▶ Exercise details
Please return the listing exactly, line for line.

▶ Available records
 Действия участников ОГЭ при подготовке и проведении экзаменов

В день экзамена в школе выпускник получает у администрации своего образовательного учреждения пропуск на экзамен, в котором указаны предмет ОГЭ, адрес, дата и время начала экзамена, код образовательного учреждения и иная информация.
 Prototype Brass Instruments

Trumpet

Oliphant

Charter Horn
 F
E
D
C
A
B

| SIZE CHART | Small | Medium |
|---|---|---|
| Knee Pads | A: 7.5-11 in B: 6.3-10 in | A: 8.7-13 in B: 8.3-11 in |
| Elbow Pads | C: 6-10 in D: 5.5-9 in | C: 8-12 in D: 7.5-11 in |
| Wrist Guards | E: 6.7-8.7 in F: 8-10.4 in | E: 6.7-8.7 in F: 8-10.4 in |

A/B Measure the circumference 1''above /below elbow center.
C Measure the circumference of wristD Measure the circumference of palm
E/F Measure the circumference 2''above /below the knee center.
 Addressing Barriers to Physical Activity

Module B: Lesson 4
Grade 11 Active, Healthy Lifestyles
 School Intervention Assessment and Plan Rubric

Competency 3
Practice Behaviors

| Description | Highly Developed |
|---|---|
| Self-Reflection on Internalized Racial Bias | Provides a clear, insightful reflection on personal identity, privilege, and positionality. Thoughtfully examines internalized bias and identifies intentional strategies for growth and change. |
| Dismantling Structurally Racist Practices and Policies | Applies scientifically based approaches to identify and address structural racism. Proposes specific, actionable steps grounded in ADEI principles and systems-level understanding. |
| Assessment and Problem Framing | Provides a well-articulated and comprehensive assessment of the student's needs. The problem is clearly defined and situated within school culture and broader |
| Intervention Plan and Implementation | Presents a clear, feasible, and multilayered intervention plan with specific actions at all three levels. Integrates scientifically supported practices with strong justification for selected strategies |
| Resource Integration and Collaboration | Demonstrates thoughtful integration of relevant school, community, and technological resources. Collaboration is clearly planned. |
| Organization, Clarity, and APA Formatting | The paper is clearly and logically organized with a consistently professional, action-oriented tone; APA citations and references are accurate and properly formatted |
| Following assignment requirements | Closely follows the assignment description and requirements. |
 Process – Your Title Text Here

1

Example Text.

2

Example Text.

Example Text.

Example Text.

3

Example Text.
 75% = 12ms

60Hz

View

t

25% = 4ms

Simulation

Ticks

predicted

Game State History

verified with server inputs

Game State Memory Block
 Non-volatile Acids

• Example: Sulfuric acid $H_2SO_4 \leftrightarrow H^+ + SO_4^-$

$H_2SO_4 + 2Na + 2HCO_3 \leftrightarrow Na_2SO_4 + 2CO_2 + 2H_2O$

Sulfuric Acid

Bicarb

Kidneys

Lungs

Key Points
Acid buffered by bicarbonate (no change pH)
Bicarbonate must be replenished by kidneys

▶ Answer box
 Действия участников ОГЭ при подготовке и проведении экзаменов

В день экзамена в школе выпускник получает у администрации своего образовательного учреждения пропуск на экзамен, в котором указаны предмет ОГЭ, адрес, дата и время начала экзамена, код образовательного учреждения и иная информация.
 Prototype Brass Instruments

Trumpet

Oliphant

Charter Horn
 F
E
D
C
A
B

| SIZE CHART | Small | Medium |
|---|---|---|
| Knee Pads | A: 7.5-11 in B: 6.3-10 in | A: 8.7-13 in B: 8.3-11 in |
| Elbow Pads | C: 6-10 in D: 5.5-9 in | C: 8-12 in D: 7.5-11 in |
| Wrist Guards | E: 6.7-8.7 in F: 8-10.4 in | E: 6.7-8.7 in F: 8-10.4 in |

A/B Measure the circumference 1''above /below elbow center.
C Measure the circumference of wristD Measure the circumference of palm
E/F Measure the circumference 2''above /below the knee center.
 Addressing Barriers to Physical Activity

Module B: Lesson 4
Grade 11 Active, Healthy Lifestyles
 School Intervention Assessment and Plan Rubric

Competency 3
Practice Behaviors

| Description | Highly Developed |
|---|---|
| Self-Reflection on Internalized Racial Bias | Provides a clear, insightful reflection on personal identity, privilege, and positionality. Thoughtfully examines internalized bias and identifies intentional strategies for growth and change. |
| Dismantling Structurally Racist Practices and Policies | Applies scientifically based approaches to identify and address structural racism. Proposes specific, actionable steps grounded in ADEI principles and systems-level understanding. |
| Assessment and Problem Framing | Provides a well-articulated and comprehensive assessment of the student's needs. The problem is clearly defined and situated within school culture and broader |
| Intervention Plan and Implementation | Presents a clear, feasible, and multilayered intervention plan with specific actions at all three levels. Integrates scientifically supported practices with strong justification for selected strategies |
| Resource Integration and Collaboration | Demonstrates thoughtful integration of relevant school, community, and technological resources. Collaboration is clearly planned. |
| Organization, Clarity, and APA Formatting | The paper is clearly and logically organized with a consistently professional, action-oriented tone; APA citations and references are accurate and properly formatted |
| Following assignment requirements | Closely follows the assignment description and requirements. |
 Process – Your Title Text Here

1

Example Text.

2

Example Text.

Example Text.

Example Text.

3

Example Text.
 75% = 12ms

60Hz

View

t

25% = 4ms

Simulation

Ticks

predicted

Game State History

verified with server inputs

Game State Memory Block
 Non-volatile Acids

• Example: Sulfuric acid $H_2SO_4 \leftrightarrow H^+ + SO_4^-$

$H_2SO_4 + 2Na + 2HCO_3 \leftrightarrow Na_2SO_4 + 2CO_2 + 2H_2O$

Sulfuric Acid

Bicarb

Kidneys

Lungs

Key Points
Acid buffered by bicarbonate (no change pH)
Bicarbonate must be replenished by kidneys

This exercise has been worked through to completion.